I delete the message and walk to Tessa’s desk. “We should update the client page on the website. Can you pull together new copy by end of week?”

“Already started.”

I go back to my office and close the door. The coconut milk latte Robin brought me this morning is still on my desk, cold now. I drink it anyway and open my laptop.

My phone is on the desk beside me, the text thread with Elliot still pulled up. The cursor blinks in an empty message field, waiting for words I’ve stopped sending to a man who’s stopped reading them.

I close the app and get back to work.

I PICK UP ALEX AT 3:15. Hope texts from Maya’s at 3:40.

One word: here. I drive Alex to soccer practice, sit in the car answering emails for an hour, and drive him home.

I stop at the craft store for the tri-fold poster board and markers.

I let Sadie out, start dinner, and help Alex with his math worksheet while the pasta boils.

Hope comes home at six. Jill drops her off, and I lift two fingers from the kitchen window. Hope walks in, drops her backpack on the floor, and says, “What’s for dinner?” without breaking stride toward the stairs.

“Pasta. Wash your hands.”

“I washed them at Maya’s.”

“Wash them here.”

She goes upstairs. I drain the pasta, toss it with the sauce, and set the table for four. Elliot’s plate goes at his usual spot even though I don’t know if he’ll be home. I’ve been setting four places at this table for fourteen years. The habit is older than the distance.

He walks in at 8:20 p.m., still in scrubs, while I’m loading the dishwasher. The kids are upstairs. Alex is in the bath. Hope is in her room.
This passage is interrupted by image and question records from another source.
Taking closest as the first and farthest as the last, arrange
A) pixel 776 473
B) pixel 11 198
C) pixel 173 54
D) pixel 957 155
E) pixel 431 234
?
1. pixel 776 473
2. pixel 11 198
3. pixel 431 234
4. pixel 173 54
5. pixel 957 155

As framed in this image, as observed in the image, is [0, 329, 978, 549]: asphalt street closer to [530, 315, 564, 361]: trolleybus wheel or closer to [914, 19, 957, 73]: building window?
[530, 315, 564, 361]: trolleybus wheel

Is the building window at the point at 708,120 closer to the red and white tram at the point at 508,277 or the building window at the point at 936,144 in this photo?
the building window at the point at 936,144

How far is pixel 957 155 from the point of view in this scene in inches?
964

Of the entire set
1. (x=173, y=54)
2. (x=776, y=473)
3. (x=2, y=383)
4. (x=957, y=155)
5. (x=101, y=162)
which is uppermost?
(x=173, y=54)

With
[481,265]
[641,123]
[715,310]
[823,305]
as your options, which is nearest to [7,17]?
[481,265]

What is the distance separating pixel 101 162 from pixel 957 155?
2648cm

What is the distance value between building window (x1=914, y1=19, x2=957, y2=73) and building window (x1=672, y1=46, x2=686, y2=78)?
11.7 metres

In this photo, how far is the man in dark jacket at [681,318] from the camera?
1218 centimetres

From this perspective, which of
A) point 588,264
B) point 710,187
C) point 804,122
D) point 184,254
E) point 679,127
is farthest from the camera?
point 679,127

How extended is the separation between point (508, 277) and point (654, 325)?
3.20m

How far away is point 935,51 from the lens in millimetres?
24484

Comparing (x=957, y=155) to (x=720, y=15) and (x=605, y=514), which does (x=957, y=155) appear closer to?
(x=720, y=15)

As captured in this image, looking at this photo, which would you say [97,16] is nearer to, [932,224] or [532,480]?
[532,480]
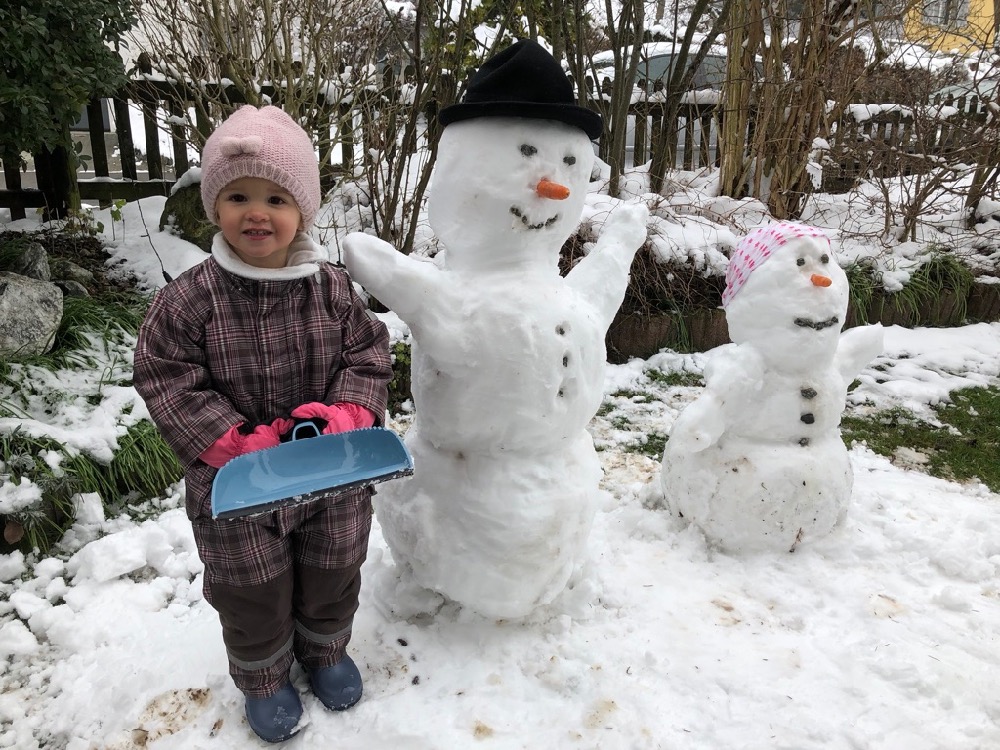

“How was the valve case?” I ask.

“Long. We had to go back on bypass twice.” He opens the refrigerator and pulls out the plate I saved him, covered in plastic wrap. “How was your day?”

“Good. We landed Greenfield.”

“That’s great.” He puts the plate in the microwave. “That’s the architecture firm?”

“Yeah.”

The microwave hums. He rests against the counter.

We stand in the kitchen together with five feet and fourteen years between us.

He’s tired. His shoulders are lower than usual, and there’s a slight drag in how he moved from the counter to the microwave.

He spent the day keeping someone alive. I spent the day building something that’s mine.

Somehow, all of that reduces to this kitchen, this microwave, and a conversation with just enough words to qualify.

“I’m going to go check on Alex.”

“Okay.” He pulls his plate out. “I’ll be up in a bit.”

I go upstairs. Alex is in the bath singing something tuneless and splashing water on the floor. I hand him a towel, tell him five more minutes, and walk down the hall to the master bedroom. Sadie is already on the bed. I close the door, change into pajamas, and plug in my phone.

The text thread with Elliot is still open. The empty message field is still there, cursor gone now, just a blank line waiting for something I don’t have the energy to type, and he doesn’t have the attention to read.

I deleted a client win today rather than send it to him. That’s the marriage. Not a catastrophe. Just a woman with good news and nobody to tell.